**Exercise requirements:**
Beginning with the line containing "How much of a distance exists from point 212,206" and ending with the last line, repeat the records exactly.

**Stored data entries:**

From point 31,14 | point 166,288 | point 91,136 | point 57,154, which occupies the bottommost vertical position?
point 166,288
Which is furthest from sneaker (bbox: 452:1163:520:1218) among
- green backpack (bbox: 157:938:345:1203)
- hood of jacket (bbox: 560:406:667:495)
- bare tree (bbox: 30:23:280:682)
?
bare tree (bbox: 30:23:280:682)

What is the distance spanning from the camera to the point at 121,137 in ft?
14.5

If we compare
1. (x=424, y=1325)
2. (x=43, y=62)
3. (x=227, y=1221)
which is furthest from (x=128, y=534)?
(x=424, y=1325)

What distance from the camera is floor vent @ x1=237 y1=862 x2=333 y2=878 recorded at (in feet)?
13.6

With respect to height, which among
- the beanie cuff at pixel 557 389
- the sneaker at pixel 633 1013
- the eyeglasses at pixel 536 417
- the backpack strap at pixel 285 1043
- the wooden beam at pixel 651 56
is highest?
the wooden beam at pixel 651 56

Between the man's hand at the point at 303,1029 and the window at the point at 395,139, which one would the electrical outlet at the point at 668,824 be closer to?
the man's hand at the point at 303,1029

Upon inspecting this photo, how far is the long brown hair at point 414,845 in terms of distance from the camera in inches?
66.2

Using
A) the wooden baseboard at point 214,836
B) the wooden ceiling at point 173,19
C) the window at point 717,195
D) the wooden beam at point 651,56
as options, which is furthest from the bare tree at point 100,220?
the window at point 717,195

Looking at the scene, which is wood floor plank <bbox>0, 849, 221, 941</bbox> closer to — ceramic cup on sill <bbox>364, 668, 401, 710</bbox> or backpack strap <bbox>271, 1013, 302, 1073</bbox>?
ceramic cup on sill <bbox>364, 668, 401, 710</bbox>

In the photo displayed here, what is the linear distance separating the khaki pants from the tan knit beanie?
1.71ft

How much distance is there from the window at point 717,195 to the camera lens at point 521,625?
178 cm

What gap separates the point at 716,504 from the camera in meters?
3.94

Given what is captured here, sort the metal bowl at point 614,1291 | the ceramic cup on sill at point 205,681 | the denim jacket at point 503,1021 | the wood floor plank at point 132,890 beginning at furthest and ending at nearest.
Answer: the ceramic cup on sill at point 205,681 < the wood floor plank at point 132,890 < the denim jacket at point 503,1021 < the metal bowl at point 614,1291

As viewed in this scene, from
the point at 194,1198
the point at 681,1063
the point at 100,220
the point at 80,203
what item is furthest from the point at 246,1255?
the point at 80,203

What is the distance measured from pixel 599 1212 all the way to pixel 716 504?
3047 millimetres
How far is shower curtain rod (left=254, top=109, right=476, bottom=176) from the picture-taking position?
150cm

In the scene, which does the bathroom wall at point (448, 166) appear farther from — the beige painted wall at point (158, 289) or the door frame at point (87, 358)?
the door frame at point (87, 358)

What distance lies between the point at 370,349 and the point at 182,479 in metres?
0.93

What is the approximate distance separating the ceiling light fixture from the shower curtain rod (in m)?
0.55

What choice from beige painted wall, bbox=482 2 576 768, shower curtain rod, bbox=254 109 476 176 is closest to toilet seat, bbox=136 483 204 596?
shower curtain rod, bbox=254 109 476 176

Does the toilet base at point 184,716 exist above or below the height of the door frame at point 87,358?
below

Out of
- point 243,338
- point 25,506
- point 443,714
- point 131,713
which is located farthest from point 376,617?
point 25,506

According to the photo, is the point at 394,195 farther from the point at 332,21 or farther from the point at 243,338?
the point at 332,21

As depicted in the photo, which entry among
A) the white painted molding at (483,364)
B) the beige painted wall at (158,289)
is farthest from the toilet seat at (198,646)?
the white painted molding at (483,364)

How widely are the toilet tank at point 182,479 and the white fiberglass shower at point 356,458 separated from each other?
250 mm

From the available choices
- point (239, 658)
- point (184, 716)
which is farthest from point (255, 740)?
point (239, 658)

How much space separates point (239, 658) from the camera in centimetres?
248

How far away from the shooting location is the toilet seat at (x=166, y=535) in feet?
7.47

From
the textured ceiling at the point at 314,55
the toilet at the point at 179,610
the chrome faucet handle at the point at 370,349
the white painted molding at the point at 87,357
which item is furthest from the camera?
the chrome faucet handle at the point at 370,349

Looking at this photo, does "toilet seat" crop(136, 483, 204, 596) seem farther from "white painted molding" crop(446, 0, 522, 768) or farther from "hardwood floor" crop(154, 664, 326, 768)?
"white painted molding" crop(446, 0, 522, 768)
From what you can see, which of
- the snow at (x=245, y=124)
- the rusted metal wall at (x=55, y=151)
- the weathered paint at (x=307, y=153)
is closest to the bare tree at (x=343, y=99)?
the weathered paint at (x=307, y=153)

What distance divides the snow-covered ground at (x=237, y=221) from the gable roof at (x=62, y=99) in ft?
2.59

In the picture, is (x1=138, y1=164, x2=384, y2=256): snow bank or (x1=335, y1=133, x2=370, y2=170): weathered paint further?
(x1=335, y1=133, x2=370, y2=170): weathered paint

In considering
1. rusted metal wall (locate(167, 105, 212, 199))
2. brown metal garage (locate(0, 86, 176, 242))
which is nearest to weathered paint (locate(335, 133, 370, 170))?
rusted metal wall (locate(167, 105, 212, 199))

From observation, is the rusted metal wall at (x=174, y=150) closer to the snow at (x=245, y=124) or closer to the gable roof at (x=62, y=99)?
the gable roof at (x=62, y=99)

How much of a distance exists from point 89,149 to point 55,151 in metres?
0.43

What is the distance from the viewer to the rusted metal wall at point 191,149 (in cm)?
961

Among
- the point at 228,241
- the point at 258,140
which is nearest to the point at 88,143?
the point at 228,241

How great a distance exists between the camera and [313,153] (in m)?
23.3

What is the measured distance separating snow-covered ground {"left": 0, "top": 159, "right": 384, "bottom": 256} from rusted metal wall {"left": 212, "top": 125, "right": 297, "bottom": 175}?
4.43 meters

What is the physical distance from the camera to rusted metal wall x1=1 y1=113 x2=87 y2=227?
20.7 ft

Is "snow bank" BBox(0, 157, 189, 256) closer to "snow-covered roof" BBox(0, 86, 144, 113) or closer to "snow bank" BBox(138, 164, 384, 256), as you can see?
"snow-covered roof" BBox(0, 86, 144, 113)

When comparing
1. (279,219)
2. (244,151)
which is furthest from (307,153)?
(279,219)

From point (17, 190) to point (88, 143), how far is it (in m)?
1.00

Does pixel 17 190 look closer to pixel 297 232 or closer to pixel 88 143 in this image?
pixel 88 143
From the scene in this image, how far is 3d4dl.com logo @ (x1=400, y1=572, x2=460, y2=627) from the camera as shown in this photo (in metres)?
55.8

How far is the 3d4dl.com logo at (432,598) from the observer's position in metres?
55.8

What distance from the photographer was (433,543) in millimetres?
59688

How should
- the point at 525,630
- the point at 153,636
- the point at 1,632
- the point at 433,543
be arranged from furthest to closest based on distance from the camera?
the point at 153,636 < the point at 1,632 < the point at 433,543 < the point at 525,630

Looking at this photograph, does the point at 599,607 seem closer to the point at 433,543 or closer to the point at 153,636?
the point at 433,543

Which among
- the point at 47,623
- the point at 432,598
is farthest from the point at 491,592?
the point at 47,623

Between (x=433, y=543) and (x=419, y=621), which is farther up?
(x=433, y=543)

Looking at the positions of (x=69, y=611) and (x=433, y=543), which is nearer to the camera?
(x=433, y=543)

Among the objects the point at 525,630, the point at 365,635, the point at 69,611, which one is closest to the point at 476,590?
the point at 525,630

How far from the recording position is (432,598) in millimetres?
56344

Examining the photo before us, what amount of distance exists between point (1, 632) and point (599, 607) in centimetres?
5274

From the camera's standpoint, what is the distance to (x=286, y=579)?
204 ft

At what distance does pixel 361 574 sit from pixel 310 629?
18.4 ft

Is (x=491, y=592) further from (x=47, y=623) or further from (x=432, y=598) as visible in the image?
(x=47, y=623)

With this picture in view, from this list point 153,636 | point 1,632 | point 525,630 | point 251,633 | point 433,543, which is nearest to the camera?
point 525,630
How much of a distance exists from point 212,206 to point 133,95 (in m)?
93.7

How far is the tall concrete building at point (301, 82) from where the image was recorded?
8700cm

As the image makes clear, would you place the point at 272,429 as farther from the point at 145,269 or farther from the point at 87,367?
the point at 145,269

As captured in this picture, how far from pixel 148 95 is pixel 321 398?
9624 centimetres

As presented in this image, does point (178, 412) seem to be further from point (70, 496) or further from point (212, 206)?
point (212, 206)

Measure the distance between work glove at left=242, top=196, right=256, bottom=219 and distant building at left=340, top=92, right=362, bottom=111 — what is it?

**Result:**
How much of a distance exists from point 212,206 to point 133,95 (in m)?
93.7

How far is the tall concrete building at point (301, 82) from where the image was recorded?
8700cm

As the image makes clear, would you place the point at 272,429 as farther from the point at 145,269 or farther from the point at 87,367?
the point at 145,269

As captured in this picture, how far from pixel 148 95 is pixel 321 398?
9624 centimetres

As presented in this image, does point (178, 412) seem to be further from point (70, 496) or further from point (212, 206)?
point (212, 206)

Measure the distance between work glove at left=242, top=196, right=256, bottom=219 and distant building at left=340, top=92, right=362, bottom=111 — what is it?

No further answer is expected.